Summary: Researchers report memories that trigger PTSD and anxiety can be erased without affecting other memories.
Source: Columbia University.
New study of snail neurons suggests memories that trigger anxiety, PTSD could be ‘erased’ without affecting normal memory of past events.
Different types of memories stored in the same neuron of the marine snail Aplysia can be selectively erased, according to a new study by researchers at Columbia University Medical Center (CUMC) and McGill University and published today in Current Biology.
The findings suggest that it may be possible to develop drugs to delete memories that trigger anxiety and post-traumatic stress disorder (PTSD) without affecting other important memories of past events.
During emotional or traumatic events, multiple memories can become encoded, including memories of any incidental information that is present when the event occurs. In the case of a traumatic experience, the incidental, or neutral, information can trigger anxiety attacks long after the event has occurred, say the researchers.

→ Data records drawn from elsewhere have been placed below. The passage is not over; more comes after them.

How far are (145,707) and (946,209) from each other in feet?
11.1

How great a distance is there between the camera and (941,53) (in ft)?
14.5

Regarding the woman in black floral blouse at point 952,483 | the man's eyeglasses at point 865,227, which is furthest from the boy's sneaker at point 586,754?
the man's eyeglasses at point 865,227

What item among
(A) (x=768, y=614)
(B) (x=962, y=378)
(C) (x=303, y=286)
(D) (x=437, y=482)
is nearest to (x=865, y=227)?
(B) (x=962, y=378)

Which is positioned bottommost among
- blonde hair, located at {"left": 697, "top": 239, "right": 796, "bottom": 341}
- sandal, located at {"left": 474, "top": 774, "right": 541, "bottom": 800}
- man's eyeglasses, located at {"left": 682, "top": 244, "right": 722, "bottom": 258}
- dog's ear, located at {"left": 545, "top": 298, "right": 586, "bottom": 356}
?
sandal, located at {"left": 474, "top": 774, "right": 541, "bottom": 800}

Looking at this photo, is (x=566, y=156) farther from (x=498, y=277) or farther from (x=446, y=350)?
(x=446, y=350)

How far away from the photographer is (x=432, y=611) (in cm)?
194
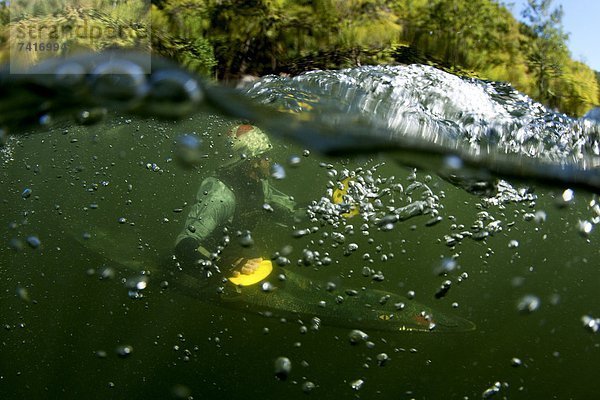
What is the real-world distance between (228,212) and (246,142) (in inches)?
10.9

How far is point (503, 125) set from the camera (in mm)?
2596

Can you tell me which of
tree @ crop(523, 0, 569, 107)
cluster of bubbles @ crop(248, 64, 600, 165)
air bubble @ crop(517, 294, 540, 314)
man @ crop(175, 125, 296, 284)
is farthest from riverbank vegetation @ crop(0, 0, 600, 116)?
air bubble @ crop(517, 294, 540, 314)

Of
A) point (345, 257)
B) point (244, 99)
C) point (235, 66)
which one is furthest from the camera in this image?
point (235, 66)

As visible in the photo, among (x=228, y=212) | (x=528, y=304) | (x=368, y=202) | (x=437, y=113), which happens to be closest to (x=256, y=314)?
(x=228, y=212)

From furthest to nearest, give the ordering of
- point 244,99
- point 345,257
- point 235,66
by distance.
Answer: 1. point 235,66
2. point 244,99
3. point 345,257

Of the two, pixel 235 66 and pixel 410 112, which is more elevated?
pixel 410 112

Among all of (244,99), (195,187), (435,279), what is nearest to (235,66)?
(244,99)

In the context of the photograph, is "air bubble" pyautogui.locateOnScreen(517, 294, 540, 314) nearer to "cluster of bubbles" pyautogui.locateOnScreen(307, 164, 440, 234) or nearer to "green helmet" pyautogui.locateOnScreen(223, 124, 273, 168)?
"cluster of bubbles" pyautogui.locateOnScreen(307, 164, 440, 234)

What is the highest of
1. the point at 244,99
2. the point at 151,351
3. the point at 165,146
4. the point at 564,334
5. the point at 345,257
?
the point at 244,99

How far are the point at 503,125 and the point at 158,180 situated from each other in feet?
4.64

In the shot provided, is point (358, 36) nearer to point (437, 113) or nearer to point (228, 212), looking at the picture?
point (437, 113)

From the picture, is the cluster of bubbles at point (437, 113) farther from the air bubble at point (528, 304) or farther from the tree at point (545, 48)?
the tree at point (545, 48)

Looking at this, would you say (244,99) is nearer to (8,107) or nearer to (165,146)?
(165,146)

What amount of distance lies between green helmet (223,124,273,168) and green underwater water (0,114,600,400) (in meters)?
0.05
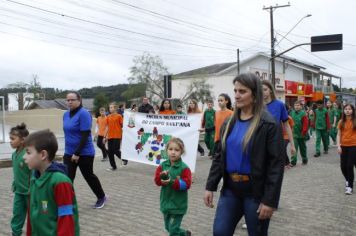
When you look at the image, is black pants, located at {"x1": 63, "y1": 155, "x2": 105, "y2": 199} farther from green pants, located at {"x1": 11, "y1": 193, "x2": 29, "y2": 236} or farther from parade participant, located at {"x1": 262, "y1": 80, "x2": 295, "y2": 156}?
parade participant, located at {"x1": 262, "y1": 80, "x2": 295, "y2": 156}

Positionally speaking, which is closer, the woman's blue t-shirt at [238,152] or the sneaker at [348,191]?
the woman's blue t-shirt at [238,152]

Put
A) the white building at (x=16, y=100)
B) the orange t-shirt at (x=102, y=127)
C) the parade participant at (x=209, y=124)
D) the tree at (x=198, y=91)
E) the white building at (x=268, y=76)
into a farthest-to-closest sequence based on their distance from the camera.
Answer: the white building at (x=16, y=100) < the white building at (x=268, y=76) < the tree at (x=198, y=91) < the parade participant at (x=209, y=124) < the orange t-shirt at (x=102, y=127)

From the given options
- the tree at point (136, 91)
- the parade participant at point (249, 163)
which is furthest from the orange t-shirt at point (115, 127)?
the tree at point (136, 91)

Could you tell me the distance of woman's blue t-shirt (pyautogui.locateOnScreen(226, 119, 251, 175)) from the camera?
328 cm

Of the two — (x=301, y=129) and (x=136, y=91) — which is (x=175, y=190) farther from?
(x=136, y=91)

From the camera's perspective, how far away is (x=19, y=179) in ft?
16.6

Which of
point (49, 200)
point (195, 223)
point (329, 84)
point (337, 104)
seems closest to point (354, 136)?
point (195, 223)

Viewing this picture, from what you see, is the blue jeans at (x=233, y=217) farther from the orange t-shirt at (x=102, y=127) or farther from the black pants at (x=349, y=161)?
the orange t-shirt at (x=102, y=127)

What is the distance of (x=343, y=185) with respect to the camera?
29.3ft

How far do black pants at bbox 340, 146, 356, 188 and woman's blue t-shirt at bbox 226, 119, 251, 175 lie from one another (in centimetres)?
528

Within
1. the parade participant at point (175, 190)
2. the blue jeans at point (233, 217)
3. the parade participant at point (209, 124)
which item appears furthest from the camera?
the parade participant at point (209, 124)

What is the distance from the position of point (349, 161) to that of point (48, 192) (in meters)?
6.42

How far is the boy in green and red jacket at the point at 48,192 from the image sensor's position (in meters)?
2.94

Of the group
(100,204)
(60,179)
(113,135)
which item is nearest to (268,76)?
(113,135)
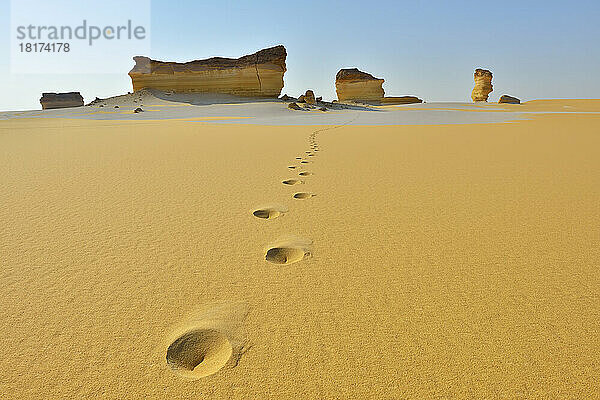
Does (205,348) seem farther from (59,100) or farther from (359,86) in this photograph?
(59,100)

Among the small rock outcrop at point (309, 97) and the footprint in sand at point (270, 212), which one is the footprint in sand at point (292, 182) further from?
the small rock outcrop at point (309, 97)

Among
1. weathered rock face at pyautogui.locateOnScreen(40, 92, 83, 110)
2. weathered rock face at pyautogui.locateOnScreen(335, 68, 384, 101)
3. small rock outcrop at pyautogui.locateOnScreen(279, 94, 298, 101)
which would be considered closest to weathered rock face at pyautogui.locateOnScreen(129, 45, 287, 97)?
small rock outcrop at pyautogui.locateOnScreen(279, 94, 298, 101)

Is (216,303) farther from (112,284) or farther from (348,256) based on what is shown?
(348,256)

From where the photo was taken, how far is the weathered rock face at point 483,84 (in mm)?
33219

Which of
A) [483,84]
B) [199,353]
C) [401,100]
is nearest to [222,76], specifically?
[401,100]

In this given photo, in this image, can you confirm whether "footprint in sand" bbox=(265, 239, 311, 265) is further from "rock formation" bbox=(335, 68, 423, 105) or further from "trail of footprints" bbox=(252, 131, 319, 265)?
"rock formation" bbox=(335, 68, 423, 105)

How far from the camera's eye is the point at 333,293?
936 mm

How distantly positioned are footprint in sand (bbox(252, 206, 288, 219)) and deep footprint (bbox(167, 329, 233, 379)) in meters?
0.85

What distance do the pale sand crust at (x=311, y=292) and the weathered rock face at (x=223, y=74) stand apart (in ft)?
68.2

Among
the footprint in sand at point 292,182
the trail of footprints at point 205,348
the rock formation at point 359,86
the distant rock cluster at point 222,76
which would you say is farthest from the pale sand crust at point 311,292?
the rock formation at point 359,86

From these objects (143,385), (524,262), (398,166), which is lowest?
(143,385)

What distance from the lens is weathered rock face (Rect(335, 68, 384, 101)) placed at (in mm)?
30922

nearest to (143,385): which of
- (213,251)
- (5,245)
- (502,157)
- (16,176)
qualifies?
(213,251)

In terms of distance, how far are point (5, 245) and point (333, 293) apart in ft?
4.05
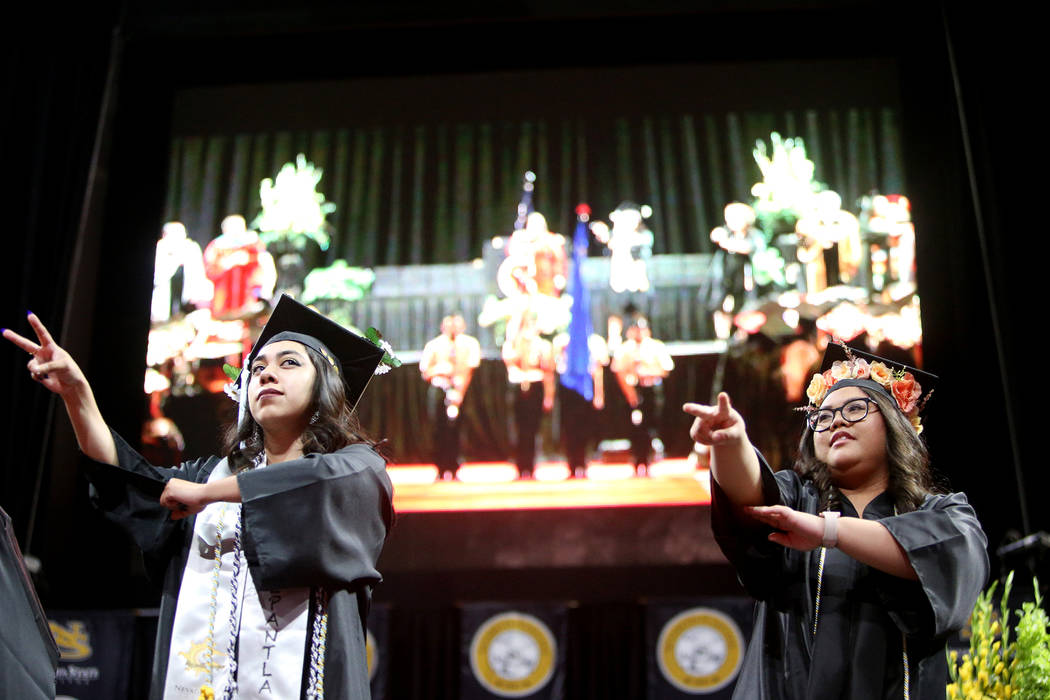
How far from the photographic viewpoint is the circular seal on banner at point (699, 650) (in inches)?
175

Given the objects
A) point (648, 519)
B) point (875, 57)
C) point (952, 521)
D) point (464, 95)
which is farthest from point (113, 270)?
point (952, 521)

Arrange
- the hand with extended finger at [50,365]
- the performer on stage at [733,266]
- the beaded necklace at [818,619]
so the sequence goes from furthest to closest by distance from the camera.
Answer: the performer on stage at [733,266], the hand with extended finger at [50,365], the beaded necklace at [818,619]

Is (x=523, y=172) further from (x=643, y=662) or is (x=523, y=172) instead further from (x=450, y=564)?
(x=643, y=662)

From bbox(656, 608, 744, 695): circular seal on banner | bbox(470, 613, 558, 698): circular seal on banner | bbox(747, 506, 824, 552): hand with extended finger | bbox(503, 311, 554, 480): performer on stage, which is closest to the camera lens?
bbox(747, 506, 824, 552): hand with extended finger

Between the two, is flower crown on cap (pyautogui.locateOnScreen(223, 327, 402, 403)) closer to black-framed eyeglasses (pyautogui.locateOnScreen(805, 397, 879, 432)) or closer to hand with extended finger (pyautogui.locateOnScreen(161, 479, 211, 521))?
hand with extended finger (pyautogui.locateOnScreen(161, 479, 211, 521))

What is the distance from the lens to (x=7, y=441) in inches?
196

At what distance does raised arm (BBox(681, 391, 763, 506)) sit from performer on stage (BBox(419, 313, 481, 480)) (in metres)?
3.15

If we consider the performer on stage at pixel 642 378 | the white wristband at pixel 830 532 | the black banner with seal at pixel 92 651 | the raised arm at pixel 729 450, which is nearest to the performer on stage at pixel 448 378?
the performer on stage at pixel 642 378

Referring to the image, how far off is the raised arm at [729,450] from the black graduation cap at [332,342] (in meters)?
0.85

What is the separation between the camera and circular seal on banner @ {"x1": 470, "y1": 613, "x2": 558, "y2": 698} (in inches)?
179

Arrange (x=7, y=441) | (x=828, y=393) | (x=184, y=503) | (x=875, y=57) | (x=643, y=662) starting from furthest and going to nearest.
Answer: (x=875, y=57), (x=7, y=441), (x=643, y=662), (x=828, y=393), (x=184, y=503)

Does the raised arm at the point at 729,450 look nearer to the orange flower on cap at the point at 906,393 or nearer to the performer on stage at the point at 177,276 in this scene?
the orange flower on cap at the point at 906,393

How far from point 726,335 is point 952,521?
3160mm

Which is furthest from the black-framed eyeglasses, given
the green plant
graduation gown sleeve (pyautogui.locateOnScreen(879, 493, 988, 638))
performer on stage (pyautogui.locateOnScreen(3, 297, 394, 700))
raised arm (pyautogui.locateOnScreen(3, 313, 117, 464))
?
raised arm (pyautogui.locateOnScreen(3, 313, 117, 464))
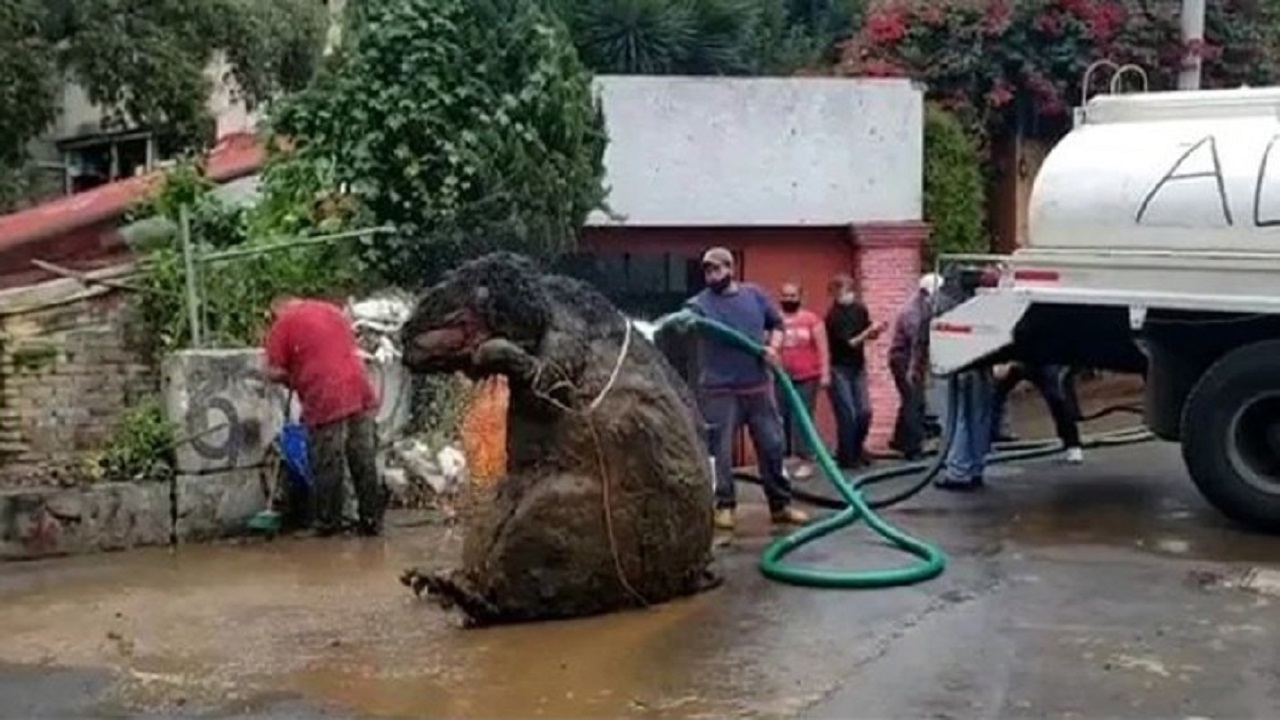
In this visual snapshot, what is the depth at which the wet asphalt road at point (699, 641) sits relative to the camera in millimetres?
7629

“The example I like to give is, if you are walking in a high-crime area and you take a shortcut through a dark alley and get mugged, and then you happen to see a mailbox nearby, you might get really nervous when you want to mail something later on,” says Samuel Schacher, PhD, a professor of neuroscience in the Department of Psychiatry at CUMC and co-author of the paper. In the example, fear of dark alleys is an associative memory that provides important information — e.g., fear of dark alleys — based on a previous experience. Fear of mailboxes, however, is an incidental, non-associative memory that is not directly related to the traumatic event.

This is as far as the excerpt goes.